给定文本:

前段时间的RabbitMQ broker服务端由于某个队列一直积压消息,运维在凌晨对mq服务端机器pod进行了扩容,重启了RabbitMQ,然后早上发现自己的服务在mq重启之后一直报异常,停止消费了,导致影响了业务的运行,虽然mq重启成功了但是消费者却没有重连成功。本节会通过分析spring-rabbit的源码,来分析问题出现的原因以及解决办法。

目录

一、出现的问题

二、spring-rabbit消费源码分析

三、解决消费者停止消费问题


一、出现的问题

先看下报了什么异常,这里挑了一些主要的异常堆栈贴出来

o.s.a.r.l.BlockingQueueConsumer - Queue declaration failed; retries left=3
org.springframework.amqp.rabbit.listener.BlockingQueueConsumer$DeclarationException
Failed to declare queue(s):[work_queue]

...............................................

Consumer received fatal=false exception on startup
org.springframework.amqp.rabbit.listener.QueuesNotAvailableException: Cannot prepare queue for listener. Either the queue doesn't exist or the broker will not allow us to use it.
    at org.springframework.amqp.rabbit.listener.BlockingQueueConsumer.handleDeclarationException(BlockingQueueConsumer.java:661)
    at org.springframework.amqp.rabbit.listener.BlockingQueueConsumer.passiveDeclarations(BlockingQueueConsumer.java:601)
    at org.springframework.amqp.rabbit.listener.BlockingQueueConsumer.start(BlockingQueueConsumer.java:581)
    at org.springframework.amqp.rabbit.listener.SimpleMessageListenerContainer$AsyncMessageProcessingConsumer.initialize(SimpleMessageListenerContainer.java:1196)
    at org.springframework.amqp.rabbit.listener.SimpleMessageListenerContainer$AsyncMessageProcessingConsumer.run(SimpleMessageListenerContainer.java:1041)
    at java.lang.Thread.run(Thread.java:748)
Caused by: org.springframework.amqp.rabbit.listener.BlockingQueueConsumer$DeclarationException: Failed to declare queue(s):[work_queue]
    at org.springframework.amqp.rabbit.listener.BlockingQueueConsumer.attemptPassiveDeclarations(BlockingQueueConsumer.java:710)
    at org.springframework.amqp.rabbit.listener.BlockingQueueConsumer.passiveDeclarations(BlockingQueueConsumer.java:594)
    ... 4 common frames omitted
Caused by: java.io.IOException: null
    at com.rabbitmq.client.impl.AMQChannel.wrap(AMQChannel.java:126)
    at com.rabbitmq.client.impl.AMQChannel.wrap(AMQChannel.java:122)
    at com.rabbitmq.client.impl.AMQChannel.exnWrappingRpc(AMQChannel.java:144)
    at com.rabbitmq.client.impl.ChannelN.queueDeclarePassive(ChannelN.java:1006)
    at com.rabbitmq.client.impl.ChannelN.queueDeclarePassive(ChannelN.java:52)
    at sun.reflect.GeneratedMethodAccessor175.invoke(Unknown Source)
    at sun.reflect.DelegatingMethodAccessorImpl.invoke(DelegatingMethodAccessorImpl.java:43)
    at java.lang.reflect.Method.invoke(Method.java:498)
    at org.springframework.amqp.rabbit.connection.CachingConnectionFactory$CachedChannelInvocationHandler.invoke(CachingConnectionFactory.java:1110)

提取数据:
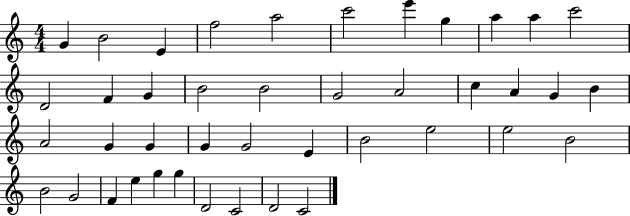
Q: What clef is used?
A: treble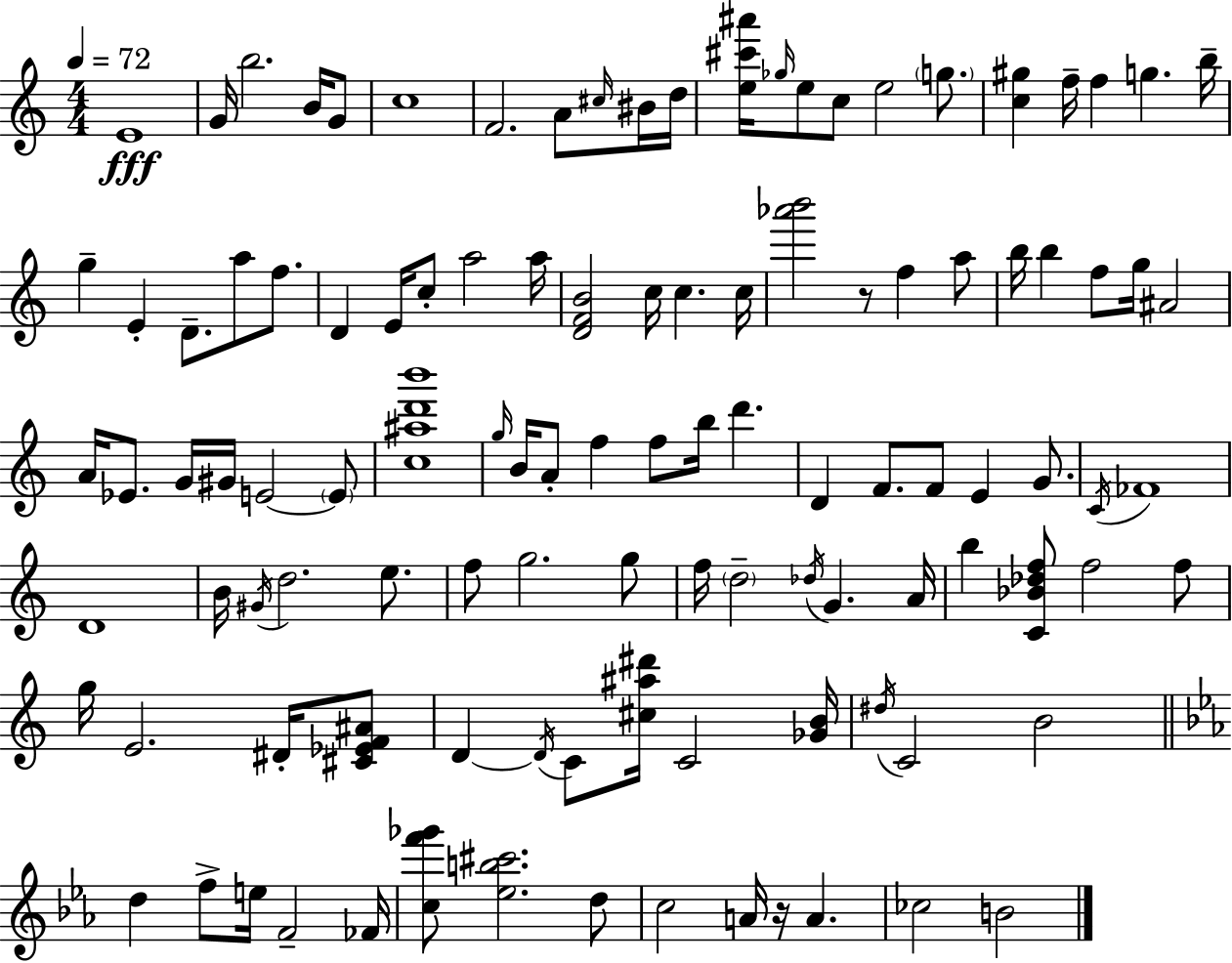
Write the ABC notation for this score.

--

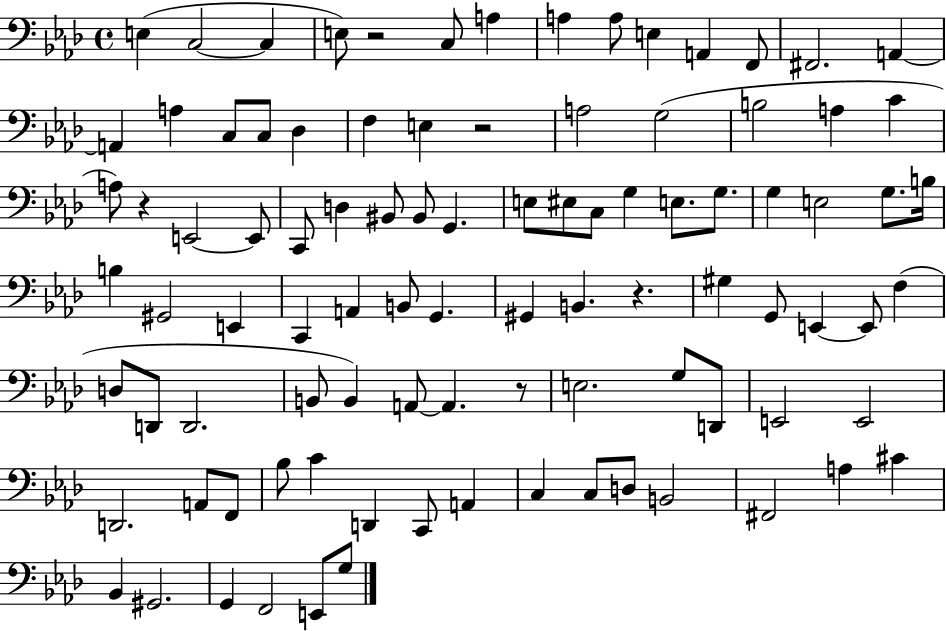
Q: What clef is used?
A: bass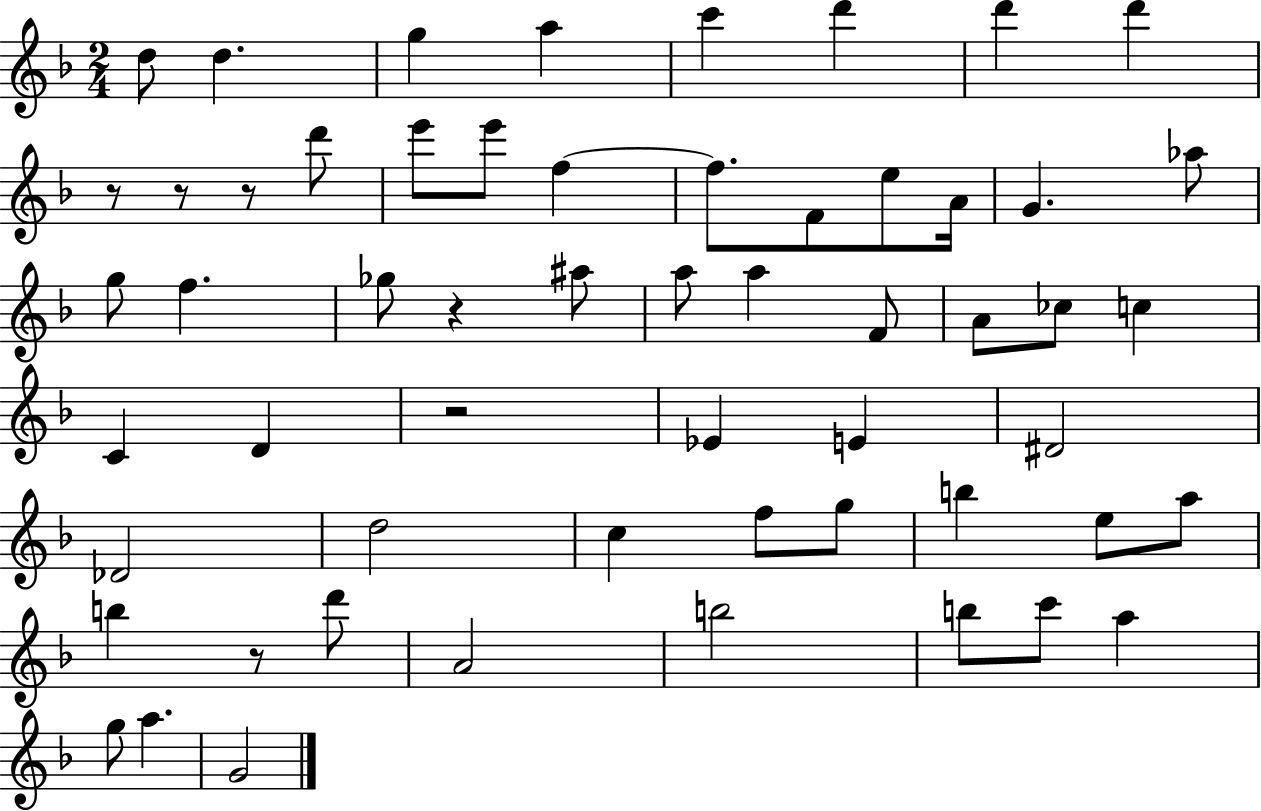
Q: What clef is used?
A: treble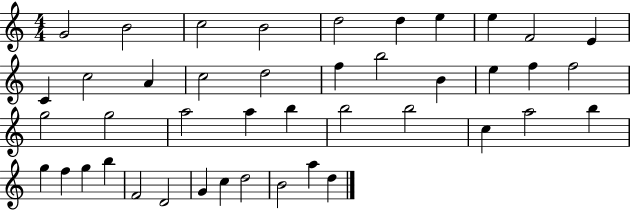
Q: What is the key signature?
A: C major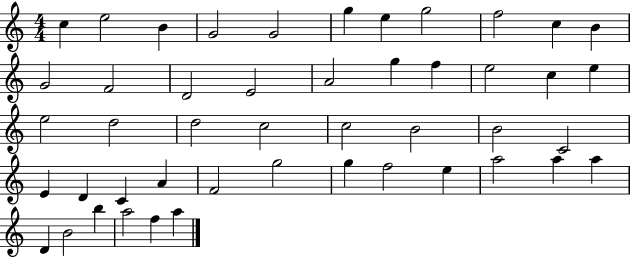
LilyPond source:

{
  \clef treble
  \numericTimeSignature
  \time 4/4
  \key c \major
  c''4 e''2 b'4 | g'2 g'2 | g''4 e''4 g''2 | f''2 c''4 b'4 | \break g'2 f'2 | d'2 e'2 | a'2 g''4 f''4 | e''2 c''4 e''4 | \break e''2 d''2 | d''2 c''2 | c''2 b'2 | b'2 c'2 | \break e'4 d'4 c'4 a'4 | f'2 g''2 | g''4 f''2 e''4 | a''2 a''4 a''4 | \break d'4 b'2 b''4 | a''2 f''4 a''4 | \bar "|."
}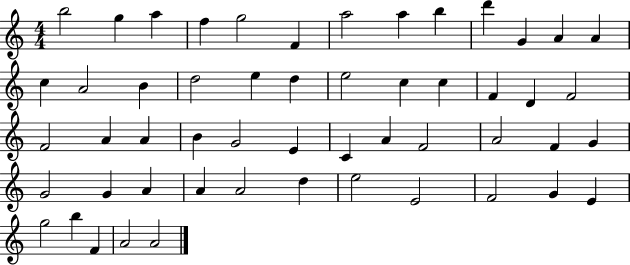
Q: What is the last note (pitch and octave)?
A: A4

任务目标: 将给定文本中自“at java.lang.T”起至“nnel.java:144)”止的这一段逐字照录。

任务结果:
at java.lang.Thread.run(Thread.java:748)
Caused by: org.springframework.amqp.rabbit.listener.BlockingQueueConsumer$DeclarationException: Failed to declare queue(s):[work_queue]
    at org.springframework.amqp.rabbit.listener.BlockingQueueConsumer.attemptPassiveDeclarations(BlockingQueueConsumer.java:710)
    at org.springframework.amqp.rabbit.listener.BlockingQueueConsumer.passiveDeclarations(BlockingQueueConsumer.java:594)
    ... 4 common frames omitted
Caused by: java.io.IOException: null
    at com.rabbitmq.client.impl.AMQChannel.wrap(AMQChannel.java:126)
    at com.rabbitmq.client.impl.AMQChannel.wrap(AMQChannel.java:122)
    at com.rabbitmq.client.impl.AMQChannel.exnWrappingRpc(AMQChannel.java:144)